ASSIGNMENT
In the material below, find every line with "stages" and pull it out.

INPUT MATERIAL
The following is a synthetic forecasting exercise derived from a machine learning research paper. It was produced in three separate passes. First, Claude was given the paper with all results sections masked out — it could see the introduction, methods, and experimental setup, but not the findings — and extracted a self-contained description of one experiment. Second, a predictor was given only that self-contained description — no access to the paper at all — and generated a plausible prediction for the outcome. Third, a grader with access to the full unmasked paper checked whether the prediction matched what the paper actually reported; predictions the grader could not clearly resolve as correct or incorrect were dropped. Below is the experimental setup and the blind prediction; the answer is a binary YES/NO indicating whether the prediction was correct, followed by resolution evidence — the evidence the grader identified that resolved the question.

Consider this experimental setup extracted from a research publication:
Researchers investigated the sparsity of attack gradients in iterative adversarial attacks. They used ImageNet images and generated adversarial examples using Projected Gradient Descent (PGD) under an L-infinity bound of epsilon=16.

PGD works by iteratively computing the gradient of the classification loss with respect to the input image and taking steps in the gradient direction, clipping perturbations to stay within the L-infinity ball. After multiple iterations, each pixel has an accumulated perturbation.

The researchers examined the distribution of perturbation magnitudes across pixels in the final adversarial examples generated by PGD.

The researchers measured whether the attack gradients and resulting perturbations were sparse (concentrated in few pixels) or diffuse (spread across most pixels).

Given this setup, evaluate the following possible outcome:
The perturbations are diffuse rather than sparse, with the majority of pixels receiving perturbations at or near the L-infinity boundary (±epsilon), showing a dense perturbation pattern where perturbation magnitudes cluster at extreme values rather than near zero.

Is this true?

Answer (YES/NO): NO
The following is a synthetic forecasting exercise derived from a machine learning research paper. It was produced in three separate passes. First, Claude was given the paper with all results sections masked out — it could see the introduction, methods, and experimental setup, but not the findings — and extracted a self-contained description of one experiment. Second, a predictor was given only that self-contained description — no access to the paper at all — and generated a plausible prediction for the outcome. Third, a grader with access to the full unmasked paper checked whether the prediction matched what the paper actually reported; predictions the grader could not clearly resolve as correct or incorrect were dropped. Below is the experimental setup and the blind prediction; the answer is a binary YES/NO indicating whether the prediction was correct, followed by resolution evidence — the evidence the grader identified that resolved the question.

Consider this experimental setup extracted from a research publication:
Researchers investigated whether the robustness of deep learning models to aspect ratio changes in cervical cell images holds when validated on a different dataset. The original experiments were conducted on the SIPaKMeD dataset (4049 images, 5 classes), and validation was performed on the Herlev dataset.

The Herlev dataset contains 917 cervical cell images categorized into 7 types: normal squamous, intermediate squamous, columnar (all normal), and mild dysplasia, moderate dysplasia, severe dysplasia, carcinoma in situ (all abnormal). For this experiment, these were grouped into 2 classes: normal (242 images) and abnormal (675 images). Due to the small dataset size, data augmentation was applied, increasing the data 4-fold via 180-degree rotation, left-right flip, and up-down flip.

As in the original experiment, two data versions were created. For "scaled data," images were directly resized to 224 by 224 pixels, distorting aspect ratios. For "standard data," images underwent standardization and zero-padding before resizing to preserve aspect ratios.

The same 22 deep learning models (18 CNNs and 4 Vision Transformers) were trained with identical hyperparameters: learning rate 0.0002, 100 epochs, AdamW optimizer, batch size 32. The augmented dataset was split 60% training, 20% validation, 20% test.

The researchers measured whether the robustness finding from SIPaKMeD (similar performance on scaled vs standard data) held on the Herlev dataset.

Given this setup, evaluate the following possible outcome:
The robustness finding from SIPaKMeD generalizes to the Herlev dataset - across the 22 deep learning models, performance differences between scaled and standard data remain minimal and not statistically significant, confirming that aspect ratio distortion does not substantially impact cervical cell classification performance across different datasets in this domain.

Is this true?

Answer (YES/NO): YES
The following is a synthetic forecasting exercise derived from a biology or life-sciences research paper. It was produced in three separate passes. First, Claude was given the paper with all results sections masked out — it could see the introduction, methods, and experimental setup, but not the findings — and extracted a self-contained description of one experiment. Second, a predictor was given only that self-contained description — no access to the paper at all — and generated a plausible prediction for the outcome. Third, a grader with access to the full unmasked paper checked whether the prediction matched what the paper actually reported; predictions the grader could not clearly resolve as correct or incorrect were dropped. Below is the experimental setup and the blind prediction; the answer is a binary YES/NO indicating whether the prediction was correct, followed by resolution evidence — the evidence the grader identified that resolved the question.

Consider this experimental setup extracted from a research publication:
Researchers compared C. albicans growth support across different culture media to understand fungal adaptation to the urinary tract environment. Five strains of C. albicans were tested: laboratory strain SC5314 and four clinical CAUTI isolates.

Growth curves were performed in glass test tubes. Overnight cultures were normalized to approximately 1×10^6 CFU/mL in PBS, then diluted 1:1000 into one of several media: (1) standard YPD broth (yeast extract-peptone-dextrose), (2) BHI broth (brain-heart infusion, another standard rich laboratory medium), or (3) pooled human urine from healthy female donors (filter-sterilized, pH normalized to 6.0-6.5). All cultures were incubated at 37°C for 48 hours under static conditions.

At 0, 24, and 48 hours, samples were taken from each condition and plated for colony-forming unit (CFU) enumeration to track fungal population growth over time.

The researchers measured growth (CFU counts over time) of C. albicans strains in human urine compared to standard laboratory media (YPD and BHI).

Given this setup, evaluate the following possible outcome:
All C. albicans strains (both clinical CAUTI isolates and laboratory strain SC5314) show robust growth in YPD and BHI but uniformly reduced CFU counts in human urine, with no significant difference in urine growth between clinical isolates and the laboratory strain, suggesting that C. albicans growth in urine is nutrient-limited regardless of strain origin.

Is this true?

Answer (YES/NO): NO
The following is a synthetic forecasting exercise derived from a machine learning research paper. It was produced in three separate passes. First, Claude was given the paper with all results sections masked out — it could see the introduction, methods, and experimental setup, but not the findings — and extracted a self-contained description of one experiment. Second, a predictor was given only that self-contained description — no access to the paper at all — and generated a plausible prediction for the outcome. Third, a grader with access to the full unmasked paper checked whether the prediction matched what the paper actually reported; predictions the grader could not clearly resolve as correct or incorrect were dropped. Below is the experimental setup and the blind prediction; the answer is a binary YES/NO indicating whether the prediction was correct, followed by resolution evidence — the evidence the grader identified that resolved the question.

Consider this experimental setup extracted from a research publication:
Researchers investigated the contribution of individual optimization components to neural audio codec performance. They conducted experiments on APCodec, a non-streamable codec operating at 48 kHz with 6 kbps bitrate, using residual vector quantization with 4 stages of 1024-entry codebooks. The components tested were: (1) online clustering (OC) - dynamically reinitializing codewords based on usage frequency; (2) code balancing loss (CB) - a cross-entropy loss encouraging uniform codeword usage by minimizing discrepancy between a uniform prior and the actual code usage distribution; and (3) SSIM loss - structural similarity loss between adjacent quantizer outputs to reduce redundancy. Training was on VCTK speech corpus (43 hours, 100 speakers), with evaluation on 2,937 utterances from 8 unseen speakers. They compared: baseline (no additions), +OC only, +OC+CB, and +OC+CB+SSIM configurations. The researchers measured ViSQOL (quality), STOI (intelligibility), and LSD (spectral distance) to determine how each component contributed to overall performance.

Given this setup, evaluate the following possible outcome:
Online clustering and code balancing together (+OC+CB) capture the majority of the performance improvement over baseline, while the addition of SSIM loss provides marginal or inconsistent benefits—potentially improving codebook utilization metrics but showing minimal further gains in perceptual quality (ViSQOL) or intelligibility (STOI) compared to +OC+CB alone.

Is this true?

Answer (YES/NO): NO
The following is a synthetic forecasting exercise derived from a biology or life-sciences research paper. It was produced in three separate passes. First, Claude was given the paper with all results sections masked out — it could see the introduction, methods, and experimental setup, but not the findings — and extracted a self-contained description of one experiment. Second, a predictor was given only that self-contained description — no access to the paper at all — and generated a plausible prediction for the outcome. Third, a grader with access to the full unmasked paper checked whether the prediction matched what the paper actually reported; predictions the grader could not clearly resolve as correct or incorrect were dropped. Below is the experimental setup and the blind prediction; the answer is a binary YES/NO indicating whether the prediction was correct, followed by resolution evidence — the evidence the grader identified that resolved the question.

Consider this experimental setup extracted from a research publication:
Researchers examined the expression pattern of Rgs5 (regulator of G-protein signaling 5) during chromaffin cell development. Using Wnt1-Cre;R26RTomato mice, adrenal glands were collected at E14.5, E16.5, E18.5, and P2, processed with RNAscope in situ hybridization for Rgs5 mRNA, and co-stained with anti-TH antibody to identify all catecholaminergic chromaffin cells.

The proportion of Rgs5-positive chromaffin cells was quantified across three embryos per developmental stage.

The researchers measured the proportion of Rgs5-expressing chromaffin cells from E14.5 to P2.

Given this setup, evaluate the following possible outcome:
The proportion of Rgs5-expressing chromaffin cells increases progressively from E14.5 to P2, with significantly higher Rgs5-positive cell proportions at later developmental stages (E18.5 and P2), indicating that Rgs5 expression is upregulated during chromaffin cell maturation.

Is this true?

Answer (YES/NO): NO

* * *

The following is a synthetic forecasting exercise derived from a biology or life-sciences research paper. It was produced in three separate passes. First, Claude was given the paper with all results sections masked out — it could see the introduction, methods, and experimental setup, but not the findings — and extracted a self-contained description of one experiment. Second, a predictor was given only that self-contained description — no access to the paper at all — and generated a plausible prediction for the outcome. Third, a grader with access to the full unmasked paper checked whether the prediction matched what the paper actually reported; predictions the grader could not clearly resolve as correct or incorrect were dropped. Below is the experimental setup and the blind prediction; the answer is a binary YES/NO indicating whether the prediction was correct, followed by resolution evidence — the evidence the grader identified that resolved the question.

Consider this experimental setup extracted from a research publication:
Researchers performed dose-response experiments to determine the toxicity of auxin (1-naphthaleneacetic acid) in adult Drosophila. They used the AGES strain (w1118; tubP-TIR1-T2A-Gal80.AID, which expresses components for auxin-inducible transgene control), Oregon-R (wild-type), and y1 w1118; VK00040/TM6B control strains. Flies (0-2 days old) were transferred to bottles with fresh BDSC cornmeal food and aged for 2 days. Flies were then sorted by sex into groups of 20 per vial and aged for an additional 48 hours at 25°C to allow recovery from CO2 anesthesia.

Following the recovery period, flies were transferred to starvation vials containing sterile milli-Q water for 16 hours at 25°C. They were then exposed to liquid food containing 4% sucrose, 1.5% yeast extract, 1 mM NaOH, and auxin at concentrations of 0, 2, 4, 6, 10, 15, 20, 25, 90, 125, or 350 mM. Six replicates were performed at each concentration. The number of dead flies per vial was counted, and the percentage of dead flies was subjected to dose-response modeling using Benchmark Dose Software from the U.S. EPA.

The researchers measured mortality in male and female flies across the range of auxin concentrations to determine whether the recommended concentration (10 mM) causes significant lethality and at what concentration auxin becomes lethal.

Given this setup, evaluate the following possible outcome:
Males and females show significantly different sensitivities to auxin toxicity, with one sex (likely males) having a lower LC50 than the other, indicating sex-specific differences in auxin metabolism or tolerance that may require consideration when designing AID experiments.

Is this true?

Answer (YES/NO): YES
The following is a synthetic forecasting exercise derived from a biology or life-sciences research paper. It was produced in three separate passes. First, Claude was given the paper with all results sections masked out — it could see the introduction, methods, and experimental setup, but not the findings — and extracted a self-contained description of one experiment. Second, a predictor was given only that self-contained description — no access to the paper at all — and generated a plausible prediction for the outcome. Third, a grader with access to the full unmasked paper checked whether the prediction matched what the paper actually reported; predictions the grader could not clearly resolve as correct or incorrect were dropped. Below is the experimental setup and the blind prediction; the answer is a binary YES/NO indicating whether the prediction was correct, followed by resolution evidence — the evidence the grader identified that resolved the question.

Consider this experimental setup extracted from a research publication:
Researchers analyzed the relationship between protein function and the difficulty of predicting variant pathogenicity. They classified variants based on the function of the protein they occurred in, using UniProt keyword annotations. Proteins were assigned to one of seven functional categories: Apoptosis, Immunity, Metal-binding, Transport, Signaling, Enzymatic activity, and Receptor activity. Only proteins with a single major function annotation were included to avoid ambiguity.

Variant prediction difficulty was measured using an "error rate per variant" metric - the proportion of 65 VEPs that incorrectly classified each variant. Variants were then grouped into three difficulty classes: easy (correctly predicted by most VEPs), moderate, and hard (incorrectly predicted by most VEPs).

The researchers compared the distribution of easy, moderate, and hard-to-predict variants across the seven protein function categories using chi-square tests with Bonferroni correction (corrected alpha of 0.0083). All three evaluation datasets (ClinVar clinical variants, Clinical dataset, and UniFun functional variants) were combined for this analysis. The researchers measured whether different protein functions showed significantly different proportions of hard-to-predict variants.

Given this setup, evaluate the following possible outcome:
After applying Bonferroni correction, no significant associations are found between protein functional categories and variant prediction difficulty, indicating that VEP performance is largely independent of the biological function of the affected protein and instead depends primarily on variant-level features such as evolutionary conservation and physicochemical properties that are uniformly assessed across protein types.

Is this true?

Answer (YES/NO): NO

...

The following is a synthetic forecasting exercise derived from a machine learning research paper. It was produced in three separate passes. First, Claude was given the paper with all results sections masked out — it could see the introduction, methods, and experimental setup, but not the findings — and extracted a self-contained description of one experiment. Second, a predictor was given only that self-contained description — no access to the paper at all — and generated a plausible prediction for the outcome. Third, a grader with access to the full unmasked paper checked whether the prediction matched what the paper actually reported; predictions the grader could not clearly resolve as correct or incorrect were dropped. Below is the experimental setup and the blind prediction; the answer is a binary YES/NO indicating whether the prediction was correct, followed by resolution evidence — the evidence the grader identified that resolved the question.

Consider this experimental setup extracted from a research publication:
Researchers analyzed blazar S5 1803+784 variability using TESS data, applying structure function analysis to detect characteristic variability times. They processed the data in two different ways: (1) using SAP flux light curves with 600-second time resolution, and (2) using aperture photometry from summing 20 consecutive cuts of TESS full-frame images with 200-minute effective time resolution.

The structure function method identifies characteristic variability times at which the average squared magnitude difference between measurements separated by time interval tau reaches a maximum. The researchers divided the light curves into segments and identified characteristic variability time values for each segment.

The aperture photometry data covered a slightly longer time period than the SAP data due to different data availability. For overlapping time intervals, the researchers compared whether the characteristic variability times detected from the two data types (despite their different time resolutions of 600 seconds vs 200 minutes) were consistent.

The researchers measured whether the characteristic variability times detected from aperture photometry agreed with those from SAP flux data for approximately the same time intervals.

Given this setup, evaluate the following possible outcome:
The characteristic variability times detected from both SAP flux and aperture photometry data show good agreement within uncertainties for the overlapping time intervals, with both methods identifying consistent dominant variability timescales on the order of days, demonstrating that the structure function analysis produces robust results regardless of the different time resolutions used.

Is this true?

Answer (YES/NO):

SOLUTION FOR THIS TASK
Researchers investigated the contribution of individual optimization components to neural audio codec performance. They conducted experiments on APCodec, a non-streamable codec operating at 48 kHz with 6 kbps bitrate, using residual vector quantization with 4 stages of 1024-entry codebooks. The components tested were: (1) online clustering (OC) - dynamically reinitializing codewords based on usage frequency; (2) code balancing loss (CB) - a cross-entropy loss encouraging uniform codeword usage by minimizing discrepancy between a uniform prior and the actual code usage distribution; and (3) SSIM loss - structural similarity loss between adjacent quantizer outputs to reduce redundancy. Training was on VCTK speech corpus (43 hours, 100 speakers), with evaluation on 2,937 utterances from 8 unseen speakers. They compared: baseline (no additions), +OC only, +OC+CB, and +OC+CB+SSIM configurations. The researchers measured ViSQOL (quality), STOI (intelligibility), and LSD (spectral distance) to determine how each component contributed to overall performance.
The proportion of Rgs5-expressing chromaffin cells increases progressively from E14.5 to P2, with significantly higher Rgs5-positive cell proportions at later developmental stages (E18.5 and P2), indicating that Rgs5 expression is upregulated during chromaffin cell maturation.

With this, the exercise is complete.